You would think that, after the spectacularly unenthusiastic reception viewers gave CBS' dark complex crime drama EZ Streets, the network would try something a little lighter on Wednesday nights. Wrong. With ORLEANS (starting Jan. 8, 9-11 p.m.), CBS apparently plans to fool its skittish audience into thinking they're watching a happy Larry Hagman vehicle when in fact they're being treated to a kinky, grim, and intricate drama. Sad-eyed Hagman is almost unbearably endearing as Judge Luther Charbonnet, the adored and respected head of a prominent Louisiana family. Watching him embrace this role of a mellow, slightly woeful old man is intriguing, but the show focuses more on the cast of relative unknowns. There's his son Clade (Brett Cullen), a cop who becomes obsessed with a woman he rescues after she's thrown naked off a bridge. Then there's Clade's brother, idealistic D.A. Jesse (Michael Reilly Burke), who is -- gulp -- sleeping with his first cousin. Their sister, Paulette (Colleen Flynn), is a former drug addict who runs the town's casino boat in a sleek-haired, tough southern belle kind of way.
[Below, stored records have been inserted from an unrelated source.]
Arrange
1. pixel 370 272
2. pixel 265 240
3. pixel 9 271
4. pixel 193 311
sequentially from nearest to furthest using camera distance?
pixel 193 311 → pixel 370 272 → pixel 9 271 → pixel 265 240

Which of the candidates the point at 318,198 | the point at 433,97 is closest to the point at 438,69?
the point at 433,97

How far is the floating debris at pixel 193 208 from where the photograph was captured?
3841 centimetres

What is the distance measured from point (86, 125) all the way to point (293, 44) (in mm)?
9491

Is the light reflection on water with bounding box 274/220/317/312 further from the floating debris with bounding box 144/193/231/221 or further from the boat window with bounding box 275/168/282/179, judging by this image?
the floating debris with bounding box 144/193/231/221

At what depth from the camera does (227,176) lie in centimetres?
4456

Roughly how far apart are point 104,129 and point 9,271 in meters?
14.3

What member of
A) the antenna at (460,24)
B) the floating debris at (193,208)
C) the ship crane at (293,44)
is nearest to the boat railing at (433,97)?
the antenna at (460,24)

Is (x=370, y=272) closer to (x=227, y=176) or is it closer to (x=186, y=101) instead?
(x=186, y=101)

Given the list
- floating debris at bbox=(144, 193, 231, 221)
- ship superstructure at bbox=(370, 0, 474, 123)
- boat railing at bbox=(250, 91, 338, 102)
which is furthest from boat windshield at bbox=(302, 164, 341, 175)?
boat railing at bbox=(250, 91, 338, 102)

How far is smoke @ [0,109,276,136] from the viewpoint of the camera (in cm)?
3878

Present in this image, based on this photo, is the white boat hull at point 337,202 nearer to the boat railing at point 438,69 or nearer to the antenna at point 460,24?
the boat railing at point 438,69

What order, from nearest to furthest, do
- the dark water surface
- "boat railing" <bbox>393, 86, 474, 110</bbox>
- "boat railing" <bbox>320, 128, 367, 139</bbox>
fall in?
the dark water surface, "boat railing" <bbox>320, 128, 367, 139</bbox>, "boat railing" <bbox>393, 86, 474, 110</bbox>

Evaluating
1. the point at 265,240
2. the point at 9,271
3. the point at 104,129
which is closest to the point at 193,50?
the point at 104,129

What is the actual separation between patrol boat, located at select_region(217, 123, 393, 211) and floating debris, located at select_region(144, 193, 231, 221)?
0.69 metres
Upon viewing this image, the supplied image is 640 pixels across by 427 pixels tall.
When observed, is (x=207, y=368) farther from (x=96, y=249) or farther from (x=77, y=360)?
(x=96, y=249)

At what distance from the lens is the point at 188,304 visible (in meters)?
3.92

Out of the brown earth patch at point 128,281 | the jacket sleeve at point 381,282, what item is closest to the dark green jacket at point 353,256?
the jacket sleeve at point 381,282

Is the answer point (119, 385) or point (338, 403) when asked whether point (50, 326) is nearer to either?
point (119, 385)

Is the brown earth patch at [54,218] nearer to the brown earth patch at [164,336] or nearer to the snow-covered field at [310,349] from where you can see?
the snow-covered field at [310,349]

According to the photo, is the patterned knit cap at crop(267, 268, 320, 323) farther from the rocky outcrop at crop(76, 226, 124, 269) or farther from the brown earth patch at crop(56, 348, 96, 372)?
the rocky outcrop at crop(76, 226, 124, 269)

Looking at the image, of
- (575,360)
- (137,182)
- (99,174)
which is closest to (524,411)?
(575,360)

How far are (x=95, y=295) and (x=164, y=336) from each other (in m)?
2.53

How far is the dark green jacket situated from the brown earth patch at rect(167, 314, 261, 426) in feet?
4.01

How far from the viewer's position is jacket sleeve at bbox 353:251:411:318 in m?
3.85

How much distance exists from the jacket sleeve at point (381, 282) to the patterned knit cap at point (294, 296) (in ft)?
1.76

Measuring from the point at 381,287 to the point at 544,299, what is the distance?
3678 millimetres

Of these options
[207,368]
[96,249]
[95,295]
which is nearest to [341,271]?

It's an interesting show right now, but a little more Larry would make it a lot better. -- Kristen Baldwin

Conceived as a Gen X Jeopardy!, IDIOT SAVANTS (MTV, weeknights, 7-7:30 p.m.) is actually a game show that works as a game show, not as a hipper-than-hippies parody. College-age contestants answer truly tough questions about everything from chemistry to indie-rock arcana. Host Greg Fitzsimmons is a smarmball partially redeemed by the fact that he admits he's doing a Dennis Miller imitation; his sidekick is, happily, not Jenny McCarthy -- it's ''The Brain,'' a disembodied sad-sack face on a TV screen. The show has a nice loose atmosphere; Fitzsimmons doesn't bother feigning objectivity -- he roots for contestants he likes, such as the premiere week's Catherine, an English lit major whose smile brought the most warmth MTV has had since the last time Kiss' Gene Simmons spit fire. -- KT

Hollywood already remade Luc Besson's stylish 1991 film LA FEMME NIKITA (USA, Mondays starting Jan. 13, 10-11 p.m.) once, as the forgettable Bridget Fonda vehicle Point of No Return. Now the USA Network is trying to turn the story of a homeless urchin- turned-high-fashion assassin into a weekly series. Aussie babe Peta Wilson takes over the role originated by Anne Parillaud, and French-Canadian Matthew Fox look-alike Roy Dupuis plays her spymaster (Gabriel Byrne's part in Return). With incessant music-video montages, Nikita strives to re-create Besson's hyperkinetic visuals but winds up looking more like Silk Stalkings gone grunge. Still, it's a lot better than the network's other attempts to turn movies into series, Weird Science and The Big Easy.